What on Earth does it mean that we “serve some cosmic role” and are “cosmically precious”? Those very phrases imply that there’s a playwright behind our evolution, and for Smith that’s surely Yahweh. Note that he uses the word “unique” in the first excerpt from his op-ed.
So what we have here is an op-ed in a prominent newspaper that uses dubious and erroneous arguments to claim that humans were designed. But those arguments don’t stand up in light of what physicists and biologists—at least those not already committed to a religious explanation—understand about our cosmos. There is no compelling argument that we serve any cosmic role, or that any Designer is behind physical law and human evolution.
What galls me about Smith’s article is that, in light of his known views, he’s trying to hide his argument for God, all the while leading the reader to think that there must be a god running our Universe. His piece is deliberately misleading—indeed, duplicitous.

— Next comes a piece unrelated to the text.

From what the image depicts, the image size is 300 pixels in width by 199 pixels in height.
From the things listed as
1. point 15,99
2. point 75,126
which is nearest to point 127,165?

Finally, I’d point out to Smith that invoking Yahweh is a nonstarter, for then he’d have to explain the existence of the designer. Where did he come from? How did he act? And those are surely harder to explain than is the existence of intelligent life on Earth.
I’m surprised Smith hasn’t yet been funded by Templeton, but he has talked on these issues at an event sponsored by the American Association for the Advancement of Science, under their DoSER (“Dialogue on Science, Ethics and Religion”) program, itself funded by Templeton. (That program, by the way, is a blight on the AAAS.)
I’ll add a link to this post in the comments after Smith’s article.